Tokyo, Japan, December 29: The unrelenting recession has been ailing many unshakeable business giants across all the sectors worldwide, forcing them to either bailout or merge into other companies to bear the blow little softly.
The latest giant to follow suit is Mitsui Sumitomo Insurance Group Holdings Inc., Japan’s second largest non-life insurers, which is in talks with the Aioi Insurance Co. and Nissay Dowa General Insurance Co. for a merger.
The merger would eventually create Japan’s largest non-life insurer group, bringing down Tokio Marine Holdings Inc. from its current top position in the sector, which has already felt the jerk with its shares dropping soon after the news surfaced.

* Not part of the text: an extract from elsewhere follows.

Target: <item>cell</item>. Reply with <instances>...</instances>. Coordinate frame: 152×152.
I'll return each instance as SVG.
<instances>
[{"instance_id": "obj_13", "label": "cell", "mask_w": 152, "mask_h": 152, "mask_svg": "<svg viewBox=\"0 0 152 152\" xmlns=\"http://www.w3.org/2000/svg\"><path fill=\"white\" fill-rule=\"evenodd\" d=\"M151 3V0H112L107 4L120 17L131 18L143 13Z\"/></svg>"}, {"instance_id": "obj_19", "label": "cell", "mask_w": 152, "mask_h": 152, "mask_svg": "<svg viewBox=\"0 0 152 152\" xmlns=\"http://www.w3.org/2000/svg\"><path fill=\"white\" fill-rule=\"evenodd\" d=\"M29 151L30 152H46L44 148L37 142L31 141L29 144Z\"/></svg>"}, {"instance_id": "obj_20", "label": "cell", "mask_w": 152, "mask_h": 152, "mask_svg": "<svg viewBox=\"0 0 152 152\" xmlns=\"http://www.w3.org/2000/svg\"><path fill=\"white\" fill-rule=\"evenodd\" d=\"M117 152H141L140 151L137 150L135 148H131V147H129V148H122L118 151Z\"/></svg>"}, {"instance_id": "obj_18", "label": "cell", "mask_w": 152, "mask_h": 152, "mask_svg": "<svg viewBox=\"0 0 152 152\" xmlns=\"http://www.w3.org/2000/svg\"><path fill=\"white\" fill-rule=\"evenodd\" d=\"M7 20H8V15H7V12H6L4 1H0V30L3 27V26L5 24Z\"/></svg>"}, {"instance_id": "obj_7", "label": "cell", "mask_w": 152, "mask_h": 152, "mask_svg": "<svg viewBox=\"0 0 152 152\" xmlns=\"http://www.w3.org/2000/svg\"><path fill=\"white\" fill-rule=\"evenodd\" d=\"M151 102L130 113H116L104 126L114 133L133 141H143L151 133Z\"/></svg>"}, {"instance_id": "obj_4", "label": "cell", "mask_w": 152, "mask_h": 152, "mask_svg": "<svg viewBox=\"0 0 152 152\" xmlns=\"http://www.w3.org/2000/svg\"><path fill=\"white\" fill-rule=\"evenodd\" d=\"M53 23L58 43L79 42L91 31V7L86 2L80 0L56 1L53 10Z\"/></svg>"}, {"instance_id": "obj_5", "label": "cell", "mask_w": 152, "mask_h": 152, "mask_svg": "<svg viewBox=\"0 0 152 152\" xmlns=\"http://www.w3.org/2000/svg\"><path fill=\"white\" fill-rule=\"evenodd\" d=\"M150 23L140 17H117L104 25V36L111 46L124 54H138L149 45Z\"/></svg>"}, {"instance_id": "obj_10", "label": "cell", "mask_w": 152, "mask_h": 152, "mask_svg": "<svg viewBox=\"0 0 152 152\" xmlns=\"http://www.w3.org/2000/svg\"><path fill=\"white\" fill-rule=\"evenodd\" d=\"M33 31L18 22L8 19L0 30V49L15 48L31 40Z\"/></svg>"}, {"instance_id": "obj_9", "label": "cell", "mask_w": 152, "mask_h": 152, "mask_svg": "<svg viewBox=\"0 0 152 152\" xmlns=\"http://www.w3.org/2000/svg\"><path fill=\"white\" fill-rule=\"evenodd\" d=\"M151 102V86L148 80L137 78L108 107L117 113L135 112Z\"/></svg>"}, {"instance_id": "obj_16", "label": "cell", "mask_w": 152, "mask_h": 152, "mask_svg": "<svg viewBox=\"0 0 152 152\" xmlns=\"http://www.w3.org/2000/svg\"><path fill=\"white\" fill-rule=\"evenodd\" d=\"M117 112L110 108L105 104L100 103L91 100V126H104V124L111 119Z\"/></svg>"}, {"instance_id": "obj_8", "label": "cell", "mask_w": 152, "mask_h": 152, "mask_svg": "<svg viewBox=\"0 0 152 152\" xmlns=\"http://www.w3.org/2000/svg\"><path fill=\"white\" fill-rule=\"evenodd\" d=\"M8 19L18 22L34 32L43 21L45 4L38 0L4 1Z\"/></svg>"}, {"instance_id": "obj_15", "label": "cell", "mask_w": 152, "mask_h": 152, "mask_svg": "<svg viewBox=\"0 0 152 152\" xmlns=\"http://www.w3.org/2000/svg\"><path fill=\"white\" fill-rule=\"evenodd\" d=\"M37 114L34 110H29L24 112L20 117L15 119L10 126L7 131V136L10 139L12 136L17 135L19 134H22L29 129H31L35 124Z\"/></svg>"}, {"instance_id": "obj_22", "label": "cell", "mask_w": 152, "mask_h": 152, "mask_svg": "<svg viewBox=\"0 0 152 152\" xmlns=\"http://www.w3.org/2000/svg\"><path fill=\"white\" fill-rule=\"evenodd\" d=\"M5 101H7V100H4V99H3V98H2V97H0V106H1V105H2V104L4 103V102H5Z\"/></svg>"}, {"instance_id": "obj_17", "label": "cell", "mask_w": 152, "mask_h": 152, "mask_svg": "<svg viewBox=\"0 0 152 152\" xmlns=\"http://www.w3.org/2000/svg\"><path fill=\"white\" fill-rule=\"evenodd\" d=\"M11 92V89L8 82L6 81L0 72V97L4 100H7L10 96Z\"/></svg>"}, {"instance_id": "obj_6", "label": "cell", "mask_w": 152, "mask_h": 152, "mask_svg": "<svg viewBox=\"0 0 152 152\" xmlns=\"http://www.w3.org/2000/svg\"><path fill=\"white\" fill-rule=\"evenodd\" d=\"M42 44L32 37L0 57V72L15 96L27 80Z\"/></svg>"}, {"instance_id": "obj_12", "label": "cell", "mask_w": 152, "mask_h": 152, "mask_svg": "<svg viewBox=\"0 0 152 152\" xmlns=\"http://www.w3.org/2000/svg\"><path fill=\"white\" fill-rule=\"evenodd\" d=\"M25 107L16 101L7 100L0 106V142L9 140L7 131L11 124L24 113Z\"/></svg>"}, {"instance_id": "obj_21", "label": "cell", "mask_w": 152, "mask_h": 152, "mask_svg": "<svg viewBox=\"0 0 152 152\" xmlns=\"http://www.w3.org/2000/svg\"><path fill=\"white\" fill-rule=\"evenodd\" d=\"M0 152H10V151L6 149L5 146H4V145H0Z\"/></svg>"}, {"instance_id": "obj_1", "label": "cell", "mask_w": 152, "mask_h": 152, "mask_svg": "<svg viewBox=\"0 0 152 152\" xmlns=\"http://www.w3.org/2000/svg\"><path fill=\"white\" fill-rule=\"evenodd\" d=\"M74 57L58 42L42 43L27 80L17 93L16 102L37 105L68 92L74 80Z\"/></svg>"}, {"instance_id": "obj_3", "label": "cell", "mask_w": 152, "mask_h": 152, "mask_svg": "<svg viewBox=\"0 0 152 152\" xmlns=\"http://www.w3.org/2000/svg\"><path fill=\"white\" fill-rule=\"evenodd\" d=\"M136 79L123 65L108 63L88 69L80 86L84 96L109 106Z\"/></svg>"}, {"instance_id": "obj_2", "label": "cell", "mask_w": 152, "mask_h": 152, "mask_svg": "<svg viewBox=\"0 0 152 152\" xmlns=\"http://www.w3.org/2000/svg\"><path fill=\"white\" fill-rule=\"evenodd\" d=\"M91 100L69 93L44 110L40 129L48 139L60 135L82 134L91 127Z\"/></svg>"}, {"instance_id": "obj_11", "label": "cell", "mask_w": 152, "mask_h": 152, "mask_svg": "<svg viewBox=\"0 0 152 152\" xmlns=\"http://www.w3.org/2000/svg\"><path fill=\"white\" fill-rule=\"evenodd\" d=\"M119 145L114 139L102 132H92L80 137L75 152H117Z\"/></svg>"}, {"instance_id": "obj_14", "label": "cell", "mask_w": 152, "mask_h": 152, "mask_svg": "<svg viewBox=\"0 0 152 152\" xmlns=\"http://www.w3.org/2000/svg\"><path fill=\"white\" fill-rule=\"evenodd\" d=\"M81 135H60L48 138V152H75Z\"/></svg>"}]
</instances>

On the contrary, the shares of the three companies lifted up as investors welcomed the move, for it means lesser competition in the sector, thus more profitability.
Several sources report that the three companies may reach an agreement by March 2009, and the merger could take place later next year.
The move by the trio came in as a measure to fortify their operations in recession and to cut through competition, as in recession demand for car insurance, fire insurance and home insurance has slumped significantly.
The current leader Tokio Marine had reported 2.25 trillion yen as its revenue from premiums for the year ended March 31. As against it, Sumitomo, Aioi and Nissay Dowa had collected 2.73 trillion (about $ 30 billion), if pooled together.
However, Tokio is still ahead in combined market value 2.1 trillion yen ($23.18 billion), compared with 1.8 trillion yen of the three companies.
All the insurance companies, and for that matter, all the financial institutions, have lost their financial standing with the sliding value of their securities holdings. This has called for mergers and combined forces to tackle persistent economic downfall.